Da qualche anno, nella musica di nuova produzione è sempre più difficile, ormai quasi impossibile, trovare la presenza di ragioni critiche. Quel poco di musica nuova che tuttavia nei nostri tempi s’incontra mostra una diffusa sudditanza al mercato e all’intrattenimento. Nozze felici tra produttori e consumatori se quel che esce è già best seller ancor prima di aver venduto una copia. Ciò a prescindere da tipologie di genere e/o stilistiche. Solo produzioni per quel po’ di pubblico detto «di nicchia» presentano qualcosa che a volte dà l’impressione di essere nutrito da ragioni critiche, ma per lo più è la distrazione di un attimo. Quanto al repertorio, si sa che è un insieme che l’abitudine a volte anche secolare degrada da ruoli di intervento a psico-godimenti. La cosa che vale non solo per Bach e Gounod, ma anche per i generi che al di là dei testi vivono di performance, le quali danno vita a «opere interpretative», a mood di genere che hanno uno stile nel presentarsi che solo in parte è musica e per il resto è moda.

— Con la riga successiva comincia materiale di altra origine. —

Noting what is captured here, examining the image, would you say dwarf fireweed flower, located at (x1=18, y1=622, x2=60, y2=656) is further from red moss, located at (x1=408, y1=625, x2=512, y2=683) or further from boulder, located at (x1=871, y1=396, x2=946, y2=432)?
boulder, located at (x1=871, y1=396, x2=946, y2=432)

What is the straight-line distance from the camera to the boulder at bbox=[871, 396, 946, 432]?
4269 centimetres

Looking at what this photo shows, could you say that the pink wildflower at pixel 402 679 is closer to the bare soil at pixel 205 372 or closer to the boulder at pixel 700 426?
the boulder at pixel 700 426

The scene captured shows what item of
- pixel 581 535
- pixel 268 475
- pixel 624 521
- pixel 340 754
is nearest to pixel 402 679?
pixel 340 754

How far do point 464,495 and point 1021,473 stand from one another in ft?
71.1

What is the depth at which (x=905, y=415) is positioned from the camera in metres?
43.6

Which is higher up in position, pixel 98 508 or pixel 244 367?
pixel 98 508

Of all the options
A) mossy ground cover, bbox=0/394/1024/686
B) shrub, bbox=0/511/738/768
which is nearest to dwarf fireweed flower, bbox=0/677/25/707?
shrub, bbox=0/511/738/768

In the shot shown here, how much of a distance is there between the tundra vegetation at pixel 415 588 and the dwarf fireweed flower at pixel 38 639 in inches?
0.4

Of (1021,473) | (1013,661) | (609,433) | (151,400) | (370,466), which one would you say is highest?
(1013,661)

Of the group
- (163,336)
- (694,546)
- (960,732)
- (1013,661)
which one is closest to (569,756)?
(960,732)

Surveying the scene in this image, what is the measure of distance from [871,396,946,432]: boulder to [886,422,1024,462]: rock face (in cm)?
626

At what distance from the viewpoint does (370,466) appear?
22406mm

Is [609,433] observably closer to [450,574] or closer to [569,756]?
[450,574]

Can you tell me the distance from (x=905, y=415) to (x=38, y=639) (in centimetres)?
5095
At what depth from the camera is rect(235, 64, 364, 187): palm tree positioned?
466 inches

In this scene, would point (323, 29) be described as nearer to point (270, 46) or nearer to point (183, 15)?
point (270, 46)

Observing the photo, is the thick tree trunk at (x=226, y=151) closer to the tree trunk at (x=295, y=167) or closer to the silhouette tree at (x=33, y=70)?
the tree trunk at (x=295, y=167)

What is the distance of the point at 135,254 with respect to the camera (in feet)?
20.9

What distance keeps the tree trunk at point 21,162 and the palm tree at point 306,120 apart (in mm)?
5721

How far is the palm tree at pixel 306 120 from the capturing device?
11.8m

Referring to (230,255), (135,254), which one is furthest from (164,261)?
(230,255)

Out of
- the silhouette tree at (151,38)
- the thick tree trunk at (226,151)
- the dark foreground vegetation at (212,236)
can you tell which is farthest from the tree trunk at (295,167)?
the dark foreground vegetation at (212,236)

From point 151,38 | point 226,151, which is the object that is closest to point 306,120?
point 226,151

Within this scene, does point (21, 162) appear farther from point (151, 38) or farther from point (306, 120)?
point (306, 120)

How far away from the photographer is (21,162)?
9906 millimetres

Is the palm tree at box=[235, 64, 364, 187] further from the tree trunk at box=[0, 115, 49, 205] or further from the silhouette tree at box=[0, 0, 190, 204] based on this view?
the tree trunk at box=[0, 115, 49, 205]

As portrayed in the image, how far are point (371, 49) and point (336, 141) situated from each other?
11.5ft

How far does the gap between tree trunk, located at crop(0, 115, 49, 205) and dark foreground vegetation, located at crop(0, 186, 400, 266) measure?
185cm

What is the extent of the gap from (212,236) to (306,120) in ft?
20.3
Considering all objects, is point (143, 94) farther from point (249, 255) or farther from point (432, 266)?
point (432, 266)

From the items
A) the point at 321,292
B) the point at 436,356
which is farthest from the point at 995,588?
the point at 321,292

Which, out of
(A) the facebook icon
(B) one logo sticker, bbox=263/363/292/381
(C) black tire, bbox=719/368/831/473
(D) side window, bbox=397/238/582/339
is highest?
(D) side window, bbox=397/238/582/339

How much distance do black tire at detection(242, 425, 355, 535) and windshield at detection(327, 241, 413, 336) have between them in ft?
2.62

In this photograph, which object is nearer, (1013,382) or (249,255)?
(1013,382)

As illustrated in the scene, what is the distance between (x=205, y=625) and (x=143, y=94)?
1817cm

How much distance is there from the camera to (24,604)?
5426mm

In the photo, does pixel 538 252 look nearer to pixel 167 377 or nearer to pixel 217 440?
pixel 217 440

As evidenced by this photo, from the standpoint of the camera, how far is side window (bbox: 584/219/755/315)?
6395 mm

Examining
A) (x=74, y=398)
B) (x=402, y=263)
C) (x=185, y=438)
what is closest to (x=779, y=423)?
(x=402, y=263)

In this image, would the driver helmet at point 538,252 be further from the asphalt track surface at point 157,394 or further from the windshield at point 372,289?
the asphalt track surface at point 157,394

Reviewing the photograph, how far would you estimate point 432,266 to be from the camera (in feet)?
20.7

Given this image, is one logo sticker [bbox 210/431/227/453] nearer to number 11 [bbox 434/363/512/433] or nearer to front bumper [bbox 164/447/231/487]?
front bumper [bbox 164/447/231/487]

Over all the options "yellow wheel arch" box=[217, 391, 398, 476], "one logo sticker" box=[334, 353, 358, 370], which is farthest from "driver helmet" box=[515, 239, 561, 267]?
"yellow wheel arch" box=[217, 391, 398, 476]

La musica critica è quasi sparita, con la critica, come la critica. AngelicA nel suo 26° Maggio appena conclusosi, ha inserito un concerto del MEV, Musica Elettronica Viva, resuscitando dagli anni Sessanta e Settanta qualcosa che quasi non ha più richiesta, un aspetto della musica quasi abbandonato, ovvero l’improvvisazione. Anche nel jazz se ne parla ancora, occasionalmente e in generale a sproposito, confondendola col suonare sciolto per luoghi comuni.

Col MEV, sul palcoscenico del Sanleonardo c’erano tre signori ottuagenari, Alvin Curran, Frederic Rzewski e Richard Teitelbaum chiamati all’occasione a implementare la musica magrolina di Paoline Oliveros. Per la generalità del pubblico sono dei carneadi, salvo forse Rzewki per le sue variazioni su El Pueblo unido, ma gli altri due non accedono al minimo di popolarità. Al concerto c’era però una buona presenza «di nicchia».
Con loro l’improvvisazione è veramente tale, a iniziare dal quantum della partecipazione. Quello che di certo ha suonato di più è stato Curran con tastiere elettroniche; Rzewski s’è molto rilassato davanti al corpo del suo pianoforte a coda. Teitelbaum mai negli anni l’abbiamo visto davanti a una tastiera e lo ricordiamo ancora, nei Sessanta, intento a manipolare i comandi di un Moog che era un cubo nero di un 40 cm. di lato. L’ordine delle cose nasce per loro dalla spontaneità di lunghi percorsi svolti assieme: oggi sembra come depressa dal «surrealismo» della vita americana col sisma che ha eruttato Trump. C’è chi ride divertito dal suo comico modello, non Rzewski e Curran preoccupati perché «egli potrà comandare l’atomica». Ma la loro ragnatela di suono pensato continuerà, si spera, anche se i capitalisti e i loro politici volgari continueranno a minacciare il mondo.